The system consists of a dispatcher , one or more consumer heads running on separate machines and a manager command line interface to send messages to interactively start ingestion and processing pipeline for a source.
The dispatcher is preconfigured with one or more pipeline definitions to harvest/ingest documents for a source, process/enhance/transform them for indexing. The dispatcher listens to the op-log capped collection of MongoDB for database update events and based on the preconfigured pipeline definitions creates and sends messages to their corresponding message queues. The messages are consumed by consumers coordinated by one or more consumer heads. Each step in a pipeline is handled by a specific consumer. When a consumer finishes the processing of a document it sets the document status to a preconfigured value indicative of the next step in the pipeline and saves the document back to the MongoDB. This creates an op-log activity, which triggers the dispatcher. If the pipeline definition has a route from the current document status to a message queue, indicative of further pipeline processing another message is generated by the dispatcher and put to the message queue indicated by the route. This triggers the corresponding consumer on one of the consumer heads. The persistent message queues deliver each message only once. Thus, if more than one consumer head is listening on the same message queue, only one of them will process the document identified by the message as desired.

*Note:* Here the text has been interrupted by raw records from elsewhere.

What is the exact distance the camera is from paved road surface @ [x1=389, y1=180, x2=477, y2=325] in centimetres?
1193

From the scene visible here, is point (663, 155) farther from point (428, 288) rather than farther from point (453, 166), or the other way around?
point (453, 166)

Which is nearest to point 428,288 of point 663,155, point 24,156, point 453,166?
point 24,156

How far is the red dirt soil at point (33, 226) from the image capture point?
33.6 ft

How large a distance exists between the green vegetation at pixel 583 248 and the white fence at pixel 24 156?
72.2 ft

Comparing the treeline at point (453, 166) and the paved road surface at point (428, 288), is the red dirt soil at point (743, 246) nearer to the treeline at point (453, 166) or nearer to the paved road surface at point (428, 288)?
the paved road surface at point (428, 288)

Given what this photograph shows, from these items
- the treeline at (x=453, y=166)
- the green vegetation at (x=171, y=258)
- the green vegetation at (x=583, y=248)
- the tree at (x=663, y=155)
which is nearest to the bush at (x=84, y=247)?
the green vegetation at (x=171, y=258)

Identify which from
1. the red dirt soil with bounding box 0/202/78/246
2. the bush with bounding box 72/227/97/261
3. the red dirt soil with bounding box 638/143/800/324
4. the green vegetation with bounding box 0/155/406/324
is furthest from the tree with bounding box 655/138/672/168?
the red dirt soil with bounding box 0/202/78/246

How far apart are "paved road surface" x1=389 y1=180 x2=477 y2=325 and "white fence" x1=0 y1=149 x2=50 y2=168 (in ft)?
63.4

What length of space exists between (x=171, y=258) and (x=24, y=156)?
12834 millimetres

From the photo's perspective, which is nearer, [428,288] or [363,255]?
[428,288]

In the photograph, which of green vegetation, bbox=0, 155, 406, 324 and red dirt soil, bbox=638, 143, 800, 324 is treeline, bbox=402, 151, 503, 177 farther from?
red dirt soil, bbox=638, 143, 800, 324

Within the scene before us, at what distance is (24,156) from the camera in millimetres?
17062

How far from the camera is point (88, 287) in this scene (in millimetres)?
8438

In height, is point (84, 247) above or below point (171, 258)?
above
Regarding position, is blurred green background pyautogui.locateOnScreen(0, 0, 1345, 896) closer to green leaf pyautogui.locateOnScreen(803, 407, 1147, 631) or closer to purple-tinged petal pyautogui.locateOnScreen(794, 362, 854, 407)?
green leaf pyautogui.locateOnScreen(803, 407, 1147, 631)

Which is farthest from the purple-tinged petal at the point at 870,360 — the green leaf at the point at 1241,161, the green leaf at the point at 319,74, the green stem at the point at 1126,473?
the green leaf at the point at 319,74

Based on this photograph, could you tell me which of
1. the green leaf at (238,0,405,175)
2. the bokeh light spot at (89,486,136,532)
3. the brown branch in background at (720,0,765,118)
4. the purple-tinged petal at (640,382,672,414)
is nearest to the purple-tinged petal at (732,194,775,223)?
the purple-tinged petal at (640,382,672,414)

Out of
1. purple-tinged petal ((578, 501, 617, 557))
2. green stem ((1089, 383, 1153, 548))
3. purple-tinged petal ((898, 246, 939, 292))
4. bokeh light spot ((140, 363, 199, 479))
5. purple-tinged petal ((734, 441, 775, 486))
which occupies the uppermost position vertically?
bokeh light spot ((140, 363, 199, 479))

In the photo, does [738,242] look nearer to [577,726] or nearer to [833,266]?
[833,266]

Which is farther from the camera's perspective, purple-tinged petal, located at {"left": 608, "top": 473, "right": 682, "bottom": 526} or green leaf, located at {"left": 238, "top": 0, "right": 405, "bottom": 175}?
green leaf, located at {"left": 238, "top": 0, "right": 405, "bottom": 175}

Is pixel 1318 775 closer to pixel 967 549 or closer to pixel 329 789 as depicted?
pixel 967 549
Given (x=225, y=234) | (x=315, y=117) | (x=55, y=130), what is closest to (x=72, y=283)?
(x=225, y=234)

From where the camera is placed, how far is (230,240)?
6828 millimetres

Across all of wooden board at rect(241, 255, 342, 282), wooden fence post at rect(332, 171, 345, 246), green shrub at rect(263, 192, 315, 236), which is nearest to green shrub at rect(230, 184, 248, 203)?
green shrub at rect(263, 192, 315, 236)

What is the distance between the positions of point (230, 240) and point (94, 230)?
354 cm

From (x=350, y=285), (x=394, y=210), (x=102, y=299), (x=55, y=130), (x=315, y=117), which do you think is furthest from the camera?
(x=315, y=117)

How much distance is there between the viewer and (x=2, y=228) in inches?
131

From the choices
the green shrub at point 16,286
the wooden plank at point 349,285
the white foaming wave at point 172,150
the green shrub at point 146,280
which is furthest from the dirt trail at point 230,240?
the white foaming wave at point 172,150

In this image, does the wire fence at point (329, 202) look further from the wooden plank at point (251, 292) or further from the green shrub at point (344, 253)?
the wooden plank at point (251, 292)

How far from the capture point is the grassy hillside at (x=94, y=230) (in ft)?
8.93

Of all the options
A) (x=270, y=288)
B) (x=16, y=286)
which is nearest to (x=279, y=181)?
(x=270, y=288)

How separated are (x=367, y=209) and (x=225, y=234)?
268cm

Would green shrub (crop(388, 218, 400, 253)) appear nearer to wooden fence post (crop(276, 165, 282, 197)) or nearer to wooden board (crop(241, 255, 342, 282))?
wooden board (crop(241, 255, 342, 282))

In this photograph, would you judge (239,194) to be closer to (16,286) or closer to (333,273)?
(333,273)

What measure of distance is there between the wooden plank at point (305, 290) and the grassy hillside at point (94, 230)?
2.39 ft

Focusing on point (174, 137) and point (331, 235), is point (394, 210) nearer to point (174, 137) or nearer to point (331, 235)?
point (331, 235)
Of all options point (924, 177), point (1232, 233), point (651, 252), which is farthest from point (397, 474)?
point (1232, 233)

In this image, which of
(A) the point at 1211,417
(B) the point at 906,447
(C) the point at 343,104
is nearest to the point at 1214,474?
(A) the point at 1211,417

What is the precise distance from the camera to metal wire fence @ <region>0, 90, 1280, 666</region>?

Consumer head coordinates a set of consumers. A consumer listens to a preconfigured message queue and
applies a predefined operation to the document indicated by the received message and on success sets the
processing status of the document to a preconfigured status.
A class diagram showing the most important classes and interfaces for consumer head is shown below.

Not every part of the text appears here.